L’idée d’habiter tient beaucoup d’un partage de nos mondes avec les autres entités qui les peuplent. C’est Heidegger qui disait qu’habiter, c’est ménager un lieu pour les choses auprès desquelles nous séjournons sur Terre : être présent.e aux choses, offrir demeure. Pas que ça me réjouisse particulièrement de citer ici Heidegger, mais il y a dans sa proposition quelque chose qui me plaît – cette idée qu’habiter, c’est entrer en relation avec les choses du monde, c’est prendre soin.
Prendre soin jusqu’à l’effondrement. Prendre soin même des déchets, des débris impériaux, des restes et des cendres. Prendre soin intimement, en explorant les racoins incongrus de nos demeures communes, en connaissant nos difficultés, nos erreurs, nos angles morts, prendre soin des êtres qui sont là et qui disparaîtront – car les disparitions sont annoncées. Apprendre à habiter nos fragilités.
Peut-être y a-t-il de ça, dans mon grand cahier des maisons abandonnées : l’essai imparfait d’offrir demeure (fragile) à des maisons délaissées. Esquisser un lieu pour les souvenirs, bricoler des espaces, refuser de fuir.

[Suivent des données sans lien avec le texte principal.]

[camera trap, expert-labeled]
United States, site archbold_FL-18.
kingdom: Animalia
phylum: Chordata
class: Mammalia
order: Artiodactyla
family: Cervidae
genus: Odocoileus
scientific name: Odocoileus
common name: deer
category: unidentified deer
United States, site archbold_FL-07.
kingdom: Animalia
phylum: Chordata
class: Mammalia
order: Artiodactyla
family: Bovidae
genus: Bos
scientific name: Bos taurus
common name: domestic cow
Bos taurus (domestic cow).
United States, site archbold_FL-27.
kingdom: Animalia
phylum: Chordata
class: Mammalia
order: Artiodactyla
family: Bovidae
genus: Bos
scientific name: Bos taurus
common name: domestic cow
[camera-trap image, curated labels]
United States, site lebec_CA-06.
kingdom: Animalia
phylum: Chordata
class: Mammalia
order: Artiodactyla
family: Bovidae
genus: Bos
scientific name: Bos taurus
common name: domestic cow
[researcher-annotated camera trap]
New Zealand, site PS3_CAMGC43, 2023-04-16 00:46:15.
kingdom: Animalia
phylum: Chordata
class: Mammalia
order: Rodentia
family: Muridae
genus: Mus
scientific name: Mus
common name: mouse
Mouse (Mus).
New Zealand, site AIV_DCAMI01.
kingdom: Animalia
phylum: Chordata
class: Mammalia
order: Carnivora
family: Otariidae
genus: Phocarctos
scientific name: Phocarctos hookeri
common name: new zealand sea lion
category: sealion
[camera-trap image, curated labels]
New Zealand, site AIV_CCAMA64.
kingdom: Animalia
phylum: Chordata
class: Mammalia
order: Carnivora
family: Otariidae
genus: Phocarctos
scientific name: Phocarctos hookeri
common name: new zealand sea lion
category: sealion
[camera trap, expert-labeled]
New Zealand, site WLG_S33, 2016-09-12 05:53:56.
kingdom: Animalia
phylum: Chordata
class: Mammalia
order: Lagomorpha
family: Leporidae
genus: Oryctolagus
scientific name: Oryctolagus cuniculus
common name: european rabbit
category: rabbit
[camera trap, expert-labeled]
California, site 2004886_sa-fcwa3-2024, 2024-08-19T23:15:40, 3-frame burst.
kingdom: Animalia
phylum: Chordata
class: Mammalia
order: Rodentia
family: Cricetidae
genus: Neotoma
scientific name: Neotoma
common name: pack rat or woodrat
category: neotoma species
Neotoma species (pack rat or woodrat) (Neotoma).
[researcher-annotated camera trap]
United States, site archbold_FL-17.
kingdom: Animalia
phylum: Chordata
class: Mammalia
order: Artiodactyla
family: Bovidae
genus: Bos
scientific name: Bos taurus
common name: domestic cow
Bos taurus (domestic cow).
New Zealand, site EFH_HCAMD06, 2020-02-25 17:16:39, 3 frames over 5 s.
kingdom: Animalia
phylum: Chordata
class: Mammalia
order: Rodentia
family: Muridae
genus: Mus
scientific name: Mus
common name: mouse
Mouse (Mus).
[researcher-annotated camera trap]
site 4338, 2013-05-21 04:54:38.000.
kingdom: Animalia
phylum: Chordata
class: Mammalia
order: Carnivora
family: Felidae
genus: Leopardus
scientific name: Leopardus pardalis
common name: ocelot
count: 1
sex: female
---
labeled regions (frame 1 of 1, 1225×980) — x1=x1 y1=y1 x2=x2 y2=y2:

Veiller, c’est-à-dire prendre soin, jusqu’à la disparition.
Notes
[1] Susan Sontag, Sur la photographie, Paris, Christian Bourgois éditeur, 2008, p. 33.
[2] Ibid., p. 16.
Références
Susan Sontag, Sur la photographie, Paris, Christian Bourgois éditeur, 2008.
Ann Laura Stoler, « Imperial Debris. Reflections on Ruins and Ruination », Cultural Anthropology, vol. 23, no. 2, mai 2008, p. 191-219.
Quelques photographies de maisons à l’abandon
Kevin Bauman, 100 abandonned houses : https://www.100abandonedhouses.com.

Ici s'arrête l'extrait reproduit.